Hughes’ work has been studied in schools for 30 years. He sets great store by the learning of poems by heart: “Poetry could be used as a gymnasium for the most useful thing a child can learn in school - the art (the games, the tricks) of memory . . . I would be content, as an English teacher, if I could get my students (a) to learn a new poem or good prose passage every two or three days . . . and (b) to write a great deal, to cover several pages a day. With (a) the brain absorbs all the data it needs for a good acquaintance with the developed precisions and possibilities of the language. With (b) the access to these resources, and the familiar command of them, becomes automatic and integrated with the student’s own particular temperament . . . It is a mistake, I think, to suppose that language comes naturally. Like ballet-dancing, or any other physical skill, it has to be practised incessantly.”
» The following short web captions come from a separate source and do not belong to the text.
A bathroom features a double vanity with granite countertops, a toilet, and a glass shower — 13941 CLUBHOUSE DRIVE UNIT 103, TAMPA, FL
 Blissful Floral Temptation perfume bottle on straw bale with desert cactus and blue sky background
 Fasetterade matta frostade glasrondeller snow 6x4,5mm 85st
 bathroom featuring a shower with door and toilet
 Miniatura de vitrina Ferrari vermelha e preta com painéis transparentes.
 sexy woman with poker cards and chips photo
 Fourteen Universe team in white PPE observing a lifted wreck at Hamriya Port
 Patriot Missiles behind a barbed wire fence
He has great faith in the ability of teachers to “nurture a creative mood within a school” and is generally optimistic about the standard and volume of poetry written in schools.

As to children’s chosen subject matter, Hughes observes that “the predicament” of Northern Ireland has led to a “breadth and depth of awareness” and a maturity which has resulted in a “high level of good writing”. He adds that, given the subject of water in an Observer competition some years ago “about 60 per cent of entries . . . were laments for the poisoning of ponds, rivers, ditches, seas. The level of writing varied a lot, but the level of despair was consistently high. Very shocking, coming from young children.”

Teachers in urban schools may choose to avoid “nature” as a topic for creative writing. Hughes regrets this: “To confine a child’s attention to a sociologist’s idea of ‘the urban life’ is like confining the child inside a computer game, and denying them any knowledge of, say, the child’s own family, let alone the child’s own biology - largely shared by every creature on earth, and intimately created by and still affected by the minute to minute global conditions of the natural world.”

For Jill Pirrie, of Halesworth Middle School in Suffolk, whose pupils have become well-known as winners of poetry competitions, and for whose book, On Common Ground, Ted Hughes provided a Foreword, reality is rural. As a judge of the WH Smith Poetry competition he had encountered her pupils’ work. Hughes’ “completely unsentimental approach” to country life inspires her pupils to “rise above the deadening familiarity of everyday.” Pirrie still uses Hughes’ book Poetry in the Making, published in 1967. “It was such an exciting find. I remember feeling it expressed what I had dimly apprehended, but it was clearly articulated for me in such a wise, clear way. Although addressed to children, it is profound. He respects their seriousness - there is no keeping them in the playground - and they respond to that.”

Professor Brian Cox, a contemporary of Hughes at Cambridge and now chairman of the Arvon Foundation, testifies to Hughes’ generosity, his honesty and integrity. “He does so much more than people know about. I’ve always found him immensely helpful at sixth form conferences I’ve organised, for instance. He’s one of the few people I’ve met I could truly call a genius.”

After two years at Pembroke College, Hughes switched from English to archaeology and anthropology. Cox says that he had found the limitations of his course “debilitating”, an experience expressed by Hughes himself in “The Burnt Fox”. He describes a vivid dream, in which a fox “smouldering, black-charred, split and bleeding” spreads its bloody, human, hand on a blank space below a half-written student essay and says “Stop this - you are destroying us. ”

Ted Hughes’ future was clear. The advice he gave to other aspirant writers at the beginning of his career still stands: See it and live it.

Ted Hughes’ books are published by Faber and Faber.